Records from a data collection
* * * * * * * * *

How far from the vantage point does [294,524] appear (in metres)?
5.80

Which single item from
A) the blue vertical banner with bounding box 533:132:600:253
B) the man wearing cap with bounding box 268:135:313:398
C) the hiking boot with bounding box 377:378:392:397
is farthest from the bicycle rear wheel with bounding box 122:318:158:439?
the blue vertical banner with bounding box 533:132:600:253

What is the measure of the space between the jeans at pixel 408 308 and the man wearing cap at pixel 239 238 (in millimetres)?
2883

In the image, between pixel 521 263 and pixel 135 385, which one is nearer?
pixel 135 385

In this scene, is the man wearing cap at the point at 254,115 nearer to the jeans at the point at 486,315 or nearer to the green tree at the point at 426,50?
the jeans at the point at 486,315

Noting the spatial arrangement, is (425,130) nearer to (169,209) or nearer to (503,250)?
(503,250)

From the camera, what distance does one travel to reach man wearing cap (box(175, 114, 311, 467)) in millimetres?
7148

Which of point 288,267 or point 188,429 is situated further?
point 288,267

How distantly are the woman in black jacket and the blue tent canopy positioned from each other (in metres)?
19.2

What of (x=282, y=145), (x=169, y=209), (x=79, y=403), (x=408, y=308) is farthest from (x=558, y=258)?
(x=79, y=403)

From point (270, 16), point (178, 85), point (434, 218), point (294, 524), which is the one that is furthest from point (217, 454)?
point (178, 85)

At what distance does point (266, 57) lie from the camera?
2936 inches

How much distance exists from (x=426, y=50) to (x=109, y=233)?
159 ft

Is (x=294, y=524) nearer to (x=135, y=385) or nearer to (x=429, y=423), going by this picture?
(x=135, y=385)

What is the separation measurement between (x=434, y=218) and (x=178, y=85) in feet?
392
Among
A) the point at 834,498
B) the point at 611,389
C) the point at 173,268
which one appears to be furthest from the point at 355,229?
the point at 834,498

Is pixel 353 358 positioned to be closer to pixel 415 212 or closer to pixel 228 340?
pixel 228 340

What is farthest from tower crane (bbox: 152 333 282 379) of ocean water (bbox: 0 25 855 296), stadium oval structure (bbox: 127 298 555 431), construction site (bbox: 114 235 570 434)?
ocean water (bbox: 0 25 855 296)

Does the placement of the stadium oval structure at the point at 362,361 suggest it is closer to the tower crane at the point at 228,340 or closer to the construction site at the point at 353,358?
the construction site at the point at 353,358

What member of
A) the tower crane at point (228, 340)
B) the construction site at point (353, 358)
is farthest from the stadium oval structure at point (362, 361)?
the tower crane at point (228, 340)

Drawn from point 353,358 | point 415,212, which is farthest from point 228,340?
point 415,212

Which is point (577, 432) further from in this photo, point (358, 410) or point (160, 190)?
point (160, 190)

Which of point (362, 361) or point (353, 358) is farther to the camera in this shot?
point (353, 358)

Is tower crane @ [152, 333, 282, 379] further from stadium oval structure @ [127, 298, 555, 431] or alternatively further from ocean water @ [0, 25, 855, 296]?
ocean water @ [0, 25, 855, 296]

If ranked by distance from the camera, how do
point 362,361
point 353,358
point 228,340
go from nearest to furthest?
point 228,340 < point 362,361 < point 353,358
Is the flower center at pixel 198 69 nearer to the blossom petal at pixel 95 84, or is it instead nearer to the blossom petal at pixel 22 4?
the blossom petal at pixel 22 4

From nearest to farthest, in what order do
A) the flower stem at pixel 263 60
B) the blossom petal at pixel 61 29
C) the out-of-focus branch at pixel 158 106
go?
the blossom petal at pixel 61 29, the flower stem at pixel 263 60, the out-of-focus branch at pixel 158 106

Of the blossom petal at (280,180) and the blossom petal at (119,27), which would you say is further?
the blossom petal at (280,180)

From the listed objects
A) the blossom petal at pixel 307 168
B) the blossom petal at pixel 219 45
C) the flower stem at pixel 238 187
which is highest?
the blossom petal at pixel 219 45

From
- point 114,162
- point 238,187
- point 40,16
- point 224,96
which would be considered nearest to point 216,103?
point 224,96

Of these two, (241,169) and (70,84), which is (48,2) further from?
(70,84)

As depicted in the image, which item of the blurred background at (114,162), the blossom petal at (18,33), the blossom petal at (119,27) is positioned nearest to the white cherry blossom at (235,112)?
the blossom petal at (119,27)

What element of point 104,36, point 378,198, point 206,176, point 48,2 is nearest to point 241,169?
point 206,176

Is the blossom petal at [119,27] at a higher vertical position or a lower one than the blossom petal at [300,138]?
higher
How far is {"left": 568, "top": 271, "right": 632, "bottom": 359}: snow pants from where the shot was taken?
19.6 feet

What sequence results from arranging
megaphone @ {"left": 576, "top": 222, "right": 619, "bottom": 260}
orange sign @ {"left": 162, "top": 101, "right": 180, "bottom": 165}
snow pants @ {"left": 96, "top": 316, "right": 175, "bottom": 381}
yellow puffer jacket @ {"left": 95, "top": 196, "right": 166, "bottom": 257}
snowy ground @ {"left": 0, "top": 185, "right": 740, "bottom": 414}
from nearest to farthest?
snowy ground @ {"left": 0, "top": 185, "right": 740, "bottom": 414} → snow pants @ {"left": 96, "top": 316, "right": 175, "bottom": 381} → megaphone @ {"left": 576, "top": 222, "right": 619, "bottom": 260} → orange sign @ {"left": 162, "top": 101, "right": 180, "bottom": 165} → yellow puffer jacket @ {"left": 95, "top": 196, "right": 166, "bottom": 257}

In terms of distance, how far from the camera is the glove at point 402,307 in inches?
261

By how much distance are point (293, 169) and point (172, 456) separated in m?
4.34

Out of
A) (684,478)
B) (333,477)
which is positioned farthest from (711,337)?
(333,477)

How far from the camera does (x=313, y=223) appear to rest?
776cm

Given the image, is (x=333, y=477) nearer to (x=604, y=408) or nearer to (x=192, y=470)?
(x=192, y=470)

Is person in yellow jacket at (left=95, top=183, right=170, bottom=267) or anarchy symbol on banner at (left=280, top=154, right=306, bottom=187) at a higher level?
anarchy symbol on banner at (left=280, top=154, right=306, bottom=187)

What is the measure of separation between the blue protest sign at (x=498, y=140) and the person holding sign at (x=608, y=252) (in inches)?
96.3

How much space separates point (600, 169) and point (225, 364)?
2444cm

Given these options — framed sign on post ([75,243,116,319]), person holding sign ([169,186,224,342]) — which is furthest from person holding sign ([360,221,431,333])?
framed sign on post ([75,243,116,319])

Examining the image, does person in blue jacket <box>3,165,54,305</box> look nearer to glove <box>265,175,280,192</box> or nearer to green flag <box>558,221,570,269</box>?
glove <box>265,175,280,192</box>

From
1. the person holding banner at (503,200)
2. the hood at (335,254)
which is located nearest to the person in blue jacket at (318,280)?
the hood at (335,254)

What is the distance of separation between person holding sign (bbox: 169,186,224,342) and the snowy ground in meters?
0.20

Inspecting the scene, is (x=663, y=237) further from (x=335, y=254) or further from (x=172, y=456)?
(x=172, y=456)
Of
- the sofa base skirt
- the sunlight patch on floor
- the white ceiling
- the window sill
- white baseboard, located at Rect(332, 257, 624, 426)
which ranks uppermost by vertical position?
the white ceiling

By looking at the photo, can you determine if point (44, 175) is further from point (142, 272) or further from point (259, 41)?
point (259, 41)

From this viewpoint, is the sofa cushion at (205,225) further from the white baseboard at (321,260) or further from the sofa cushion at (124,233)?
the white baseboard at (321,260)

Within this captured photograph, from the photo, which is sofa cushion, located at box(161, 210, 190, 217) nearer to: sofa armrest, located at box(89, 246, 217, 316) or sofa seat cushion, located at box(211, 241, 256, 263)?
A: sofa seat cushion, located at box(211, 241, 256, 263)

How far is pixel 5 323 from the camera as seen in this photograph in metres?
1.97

* * * * * * * * *

*WRITTEN TASK:*
Reproduce the entries above in full, verbatim.

*CORRECT ANSWER:*
How far from the vantage point does [294,524] appear (in metres)?
5.80

Which single item from
A) the blue vertical banner with bounding box 533:132:600:253
B) the man wearing cap with bounding box 268:135:313:398
C) the hiking boot with bounding box 377:378:392:397
is farthest from the bicycle rear wheel with bounding box 122:318:158:439?
the blue vertical banner with bounding box 533:132:600:253

What is the measure of the space between the jeans at pixel 408 308 and the man wearing cap at pixel 239 238 (in millimetres)?
2883

In the image, between pixel 521 263 and pixel 135 385, which one is nearer?
pixel 135 385

In this scene, is the man wearing cap at the point at 254,115 nearer to the jeans at the point at 486,315 or nearer to the green tree at the point at 426,50?
the jeans at the point at 486,315

Noting the spatial arrangement, is (425,130) nearer to (169,209) or nearer to (503,250)?
(503,250)

From the camera, what distance does one travel to reach man wearing cap (box(175, 114, 311, 467)) in millimetres?
7148

Which of point 288,267 or point 188,429 is situated further?
point 288,267

How distantly are the woman in black jacket and the blue tent canopy positioned from each other (in metres)?
19.2

What of (x=282, y=145), (x=169, y=209), (x=79, y=403), (x=408, y=308) is farthest from (x=558, y=258)?
(x=79, y=403)

From point (270, 16), point (178, 85), point (434, 218), point (294, 524), which is the one that is furthest from point (217, 454)?
point (178, 85)

At what distance does point (266, 57) lie from the camera?
2936 inches

How much distance exists from (x=426, y=50) to (x=109, y=233)?
159 ft

Is (x=294, y=524) nearer to (x=135, y=385) or nearer to (x=429, y=423), going by this picture?
(x=135, y=385)

What is the separation measurement between (x=434, y=218) and (x=178, y=85) in feet?
392
Among
A) the point at 834,498
B) the point at 611,389
C) the point at 173,268
which one appears to be furthest from the point at 355,229?
the point at 834,498

Is pixel 353 358 positioned to be closer to pixel 415 212 or closer to pixel 228 340?
pixel 228 340

What is farthest from tower crane (bbox: 152 333 282 379) of ocean water (bbox: 0 25 855 296), stadium oval structure (bbox: 127 298 555 431), construction site (bbox: 114 235 570 434)?
ocean water (bbox: 0 25 855 296)

Does the placement of the stadium oval structure at the point at 362,361 suggest it is closer to the tower crane at the point at 228,340 or closer to the construction site at the point at 353,358?
the construction site at the point at 353,358

What member of
A) the tower crane at point (228, 340)
B) the construction site at point (353, 358)
is farthest from the stadium oval structure at point (362, 361)?
the tower crane at point (228, 340)

Drawn from point 353,358 | point 415,212, which is farthest from point 228,340?
point 415,212

Which is point (577, 432) further from in this photo, point (358, 410) or point (160, 190)?
point (160, 190)

Which of point (362, 361) or point (353, 358) is farther to the camera in this shot?
point (353, 358)

Is tower crane @ [152, 333, 282, 379] further from stadium oval structure @ [127, 298, 555, 431] or alternatively further from ocean water @ [0, 25, 855, 296]?
ocean water @ [0, 25, 855, 296]

If ranked by distance from the camera, how do
point 362,361
point 353,358
point 228,340
go from nearest to furthest?
point 228,340 < point 362,361 < point 353,358
Is the flower center at pixel 198 69 nearer to the blossom petal at pixel 95 84, or is it instead nearer to the blossom petal at pixel 22 4?
the blossom petal at pixel 22 4

From nearest to farthest, in what order do
A) the flower stem at pixel 263 60
B) the blossom petal at pixel 61 29
C) the out-of-focus branch at pixel 158 106
go?
the blossom petal at pixel 61 29, the flower stem at pixel 263 60, the out-of-focus branch at pixel 158 106

Of the blossom petal at (280,180) and the blossom petal at (119,27), which would you say is further?
the blossom petal at (280,180)

From the listed objects
A) the blossom petal at pixel 307 168
B) the blossom petal at pixel 219 45
C) the flower stem at pixel 238 187
which is highest?
the blossom petal at pixel 219 45

From
- point 114,162
- point 238,187
- point 40,16
- point 224,96
which would be considered nearest to point 216,103?
point 224,96

Of these two, (241,169) and (70,84), which is (48,2) further from?
(70,84)

As depicted in the image, which item of the blurred background at (114,162), the blossom petal at (18,33), the blossom petal at (119,27) is positioned nearest to the white cherry blossom at (235,112)?
the blossom petal at (119,27)

What element of point 104,36, point 378,198, point 206,176, point 48,2 is nearest to point 241,169?
point 206,176

Is the blossom petal at [119,27] at a higher vertical position or a lower one than the blossom petal at [300,138]?
higher
How far is {"left": 568, "top": 271, "right": 632, "bottom": 359}: snow pants from where the shot was taken?
19.6 feet

What sequence results from arranging
megaphone @ {"left": 576, "top": 222, "right": 619, "bottom": 260}
orange sign @ {"left": 162, "top": 101, "right": 180, "bottom": 165}
snow pants @ {"left": 96, "top": 316, "right": 175, "bottom": 381}
yellow puffer jacket @ {"left": 95, "top": 196, "right": 166, "bottom": 257}
snowy ground @ {"left": 0, "top": 185, "right": 740, "bottom": 414}
from nearest to farthest?
snowy ground @ {"left": 0, "top": 185, "right": 740, "bottom": 414} → snow pants @ {"left": 96, "top": 316, "right": 175, "bottom": 381} → megaphone @ {"left": 576, "top": 222, "right": 619, "bottom": 260} → orange sign @ {"left": 162, "top": 101, "right": 180, "bottom": 165} → yellow puffer jacket @ {"left": 95, "top": 196, "right": 166, "bottom": 257}

In terms of distance, how far from the camera is the glove at point 402,307 in inches?
261

By how much distance are point (293, 169) and point (172, 456) separated in m?
4.34

Out of
A) (684,478)
B) (333,477)
which is positioned farthest from (711,337)?
(333,477)

How far from the camera does (x=313, y=223) appear to rest?
776cm

Given the image, is (x=333, y=477) nearer to (x=604, y=408) or nearer to (x=192, y=470)?
(x=192, y=470)

Is person in yellow jacket at (left=95, top=183, right=170, bottom=267) or anarchy symbol on banner at (left=280, top=154, right=306, bottom=187) at a higher level?
anarchy symbol on banner at (left=280, top=154, right=306, bottom=187)

What is the measure of separation between the blue protest sign at (x=498, y=140) and the person holding sign at (x=608, y=252) (in inches)?
96.3

How much space separates point (600, 169) and point (225, 364)?
2444cm

Given these options — framed sign on post ([75,243,116,319]), person holding sign ([169,186,224,342]) — which is furthest from person holding sign ([360,221,431,333])?
framed sign on post ([75,243,116,319])

Examining the image, does person in blue jacket <box>3,165,54,305</box> look nearer to glove <box>265,175,280,192</box> or nearer to green flag <box>558,221,570,269</box>?
glove <box>265,175,280,192</box>

From
1. the person holding banner at (503,200)
2. the hood at (335,254)
which is located nearest to the person in blue jacket at (318,280)?
the hood at (335,254)

What is the distance of separation between person holding sign (bbox: 169,186,224,342) and the snowy ground in meters?
0.20

Inspecting the scene, is (x=663, y=237) further from (x=335, y=254) or further from (x=172, y=456)?
(x=172, y=456)
Of
- the sofa base skirt
- the sunlight patch on floor
- the white ceiling
- the window sill
- white baseboard, located at Rect(332, 257, 624, 426)
which ranks uppermost by vertical position?
the white ceiling

By looking at the photo, can you determine if point (44, 175) is further from point (142, 272) or further from point (259, 41)?
point (259, 41)

From this viewpoint, is the sofa cushion at (205,225) further from the white baseboard at (321,260) or further from the sofa cushion at (124,233)?
the white baseboard at (321,260)

Within this captured photograph, from the photo, which is sofa cushion, located at box(161, 210, 190, 217) nearer to: sofa armrest, located at box(89, 246, 217, 316) or sofa seat cushion, located at box(211, 241, 256, 263)?
A: sofa seat cushion, located at box(211, 241, 256, 263)

How far is pixel 5 323 from the camera as seen in this photograph in metres?
1.97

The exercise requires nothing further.